There is a time-honoured tenet of value investing that says the best deals are to be had by venturing where things are darkest. Right now, that line of thinking suggests bargain-hunters should take a close look at Alibaba Group Holding Ltd .
The Chinese giant, which trades on the New York Stock Exchange under the ticker BABA, controls a sprawling, money-spewing empire that spans everything from online shopping to search engines to electronic payment services. It is Case Study No. 1 in how China’s digital revolution has spawned a legion of world-class consumer companies.
Its problem is that it is also Case Study No. 1 in how to offend China’s prickly leadership. Jack Ma, Alibaba’s co-founder and one of China’s richest people, made a speech in October in which he dismissed China’s state-owned banks and financial regulators as stuffy and behind the times. Immediately afterward, all hell broke loose.

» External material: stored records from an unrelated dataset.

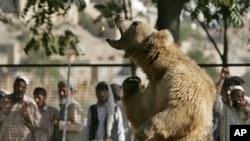 د کابل ژوبڼ یوه اېږه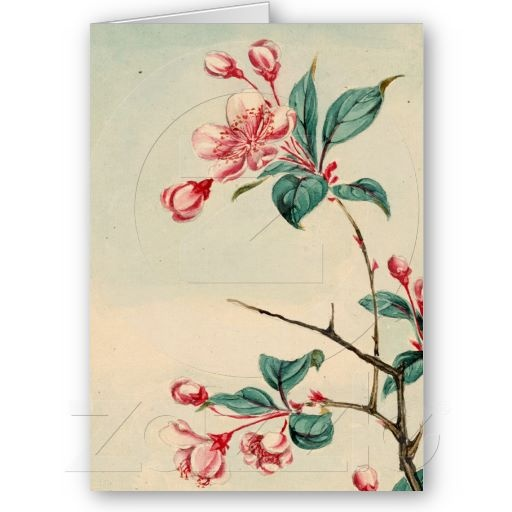 plum tree blossoms card plum tree tattoo designs and tatting. Black Bedroom Furniture Sets. Home Design Ideas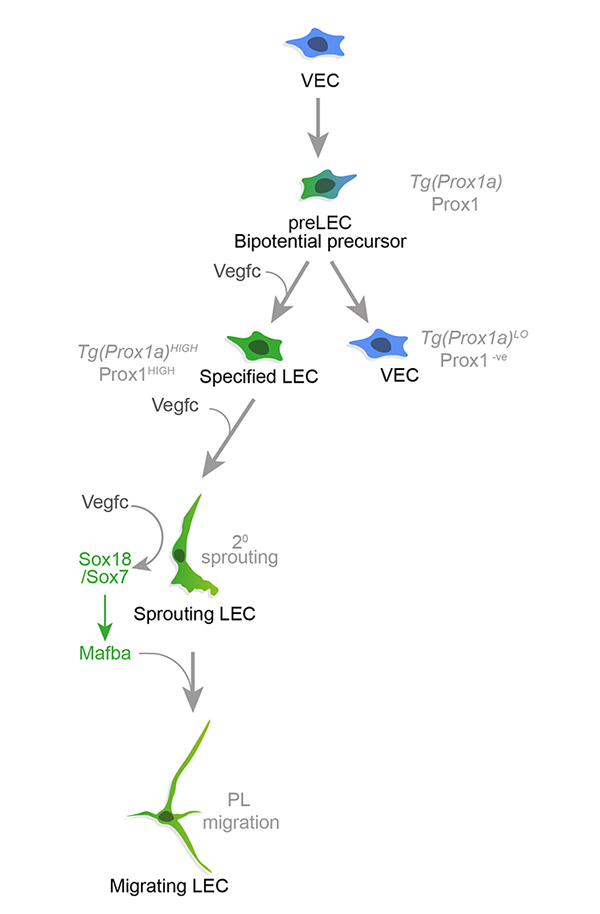 Cartoon showing the involvment of Vegfc signalling and Prox1 in lymphatic development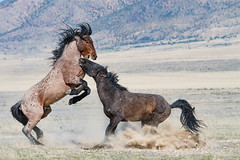 Wild Horses (cuddleupcrafts) Tags: wild horse onaqui herd west desert utah wildlife photography herds horses stallions fighting roan red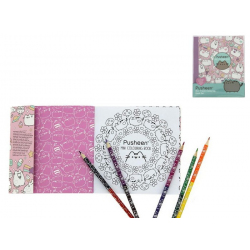 SET ALBUM DA COLORARE C MATITE PUSHEEN 2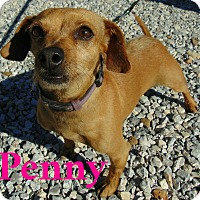 Adopt A Pet :: Penny - Mountain View, AR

First, Mr. Ma disappeared from public view, for what turned out to be a couple of months. Then, government officials abruptly cancelled the blockbuster debut on public markets of Alibaba’s payments affiliate, Ant Group Co. Ltd., when its initial public offering was only days away from raising a world-record US$37-billion in November. Soon afterward, regulators announced an anti-monopoly investigation into Alibaba.
In April, Beijing slapped the company with a US$2.8-billion penalty for abusing its market dominance. On top of that, Chinese regulators announced a “rectification program” for Ant that will require the payments provider to curtail its headlong expansion into consumer lending and wealth management.
Among the government-ordered remedies, Ant must now apply for licences to become a financial holding company. This implies the company’s financial services division will now be regulated as a bank, with much tighter restrictions and capital requirements than Ant faced as a tech company.
Beijing’s motivation for doing all of this is open to debate.
One line of thinking holds that China’s leadership fears the rising power of its domestic tech elite. If so, the recent crackdown may be intended to send a message to Alibaba and other Chinese technology superstars, such as Tencent Holdings Ltd. and Baidu Inc. , that government still holds the upper hand and dissent won’t be tolerated.
Another view maintains that the crackdown on Alibaba reflects the same concerns about tech monopolies that every advanced nation is now confronting. Viewed this way, Beijing is quite right to be concerned about how Ant can use its dominance in payments processing to gain unrivalled insight into customers’ personal finances and then use that information to expand into areas such as consumer lending, leaving traditional banks out in the cold.
But whatever the rationale, the crackdown by Beijing has cast a long shadow – which is why it may turn out to be an excellent buying opportunity. BABA, the Alibaba share receipts that trade in New York, have slid from a hair under US$310 last October to US$213.72 at Tuesday’s close.
Some of the decline in value is justified by the Chinese government’s new restrictions, especially when it comes to Ant Group, which is 33 per cent owned by Alibaba. Valuing Ant as a highly regulated bank rather than as a tech company will slash its perceived worth to a fraction of the US$320-billion it was valued at last October.
There is still a lot to like about Alibaba, though, starting with the fact that it is growing sales at an astonishing clip for such a large company. Its revenue in the first quarter surged 64-per-cent higher than a year earlier, to US$28.6-billion. The purchase of a supermarket chain, Sun Art, helped drive the increase, but the company says its sales would have grown an impressive 40 per cent year-over-year even without the acquisition.
To be sure, Alibaba broke a long record of profitability by reporting a loss of US$836-million in the quarter. However, the loss was entirely the result of Beijing’s US$2.8-billion fine. The company’s own in-house measure of profitability, which excludes the fine and certain other items, stood at US$4-billion for the quarter, up 18 per cent from a year earlier.
Given its rapid growth and history of profitability, Alibaba’s valuation looks quite reasonable at about 26 times earnings. By comparison, Amazon.com Inc. shares change hands for more than 60 times earnings.
The big question mark? What happens next in Alibaba’s spat with Beijing.
There are grounds for optimism on that score. Beijing chose to fine the company a stinging but not injurious amount, which presumably indicates it does not intend to inflict lasting harm so long as the company co-operates. For his part, Daniel Zhang, Alibaba’s chief executive, has accepted its penalty “with sincerity” and promised to ensure future compliance “with determination.” And Mr. Ma is being seen in public again – although only in controlled situations.
The political risks around the company suggest no one should make Alibaba the core holding in their portfolio. But its attractive valuation and growth prospects suggest it should be on many investors’ radar as a risky but tantalizing speculation.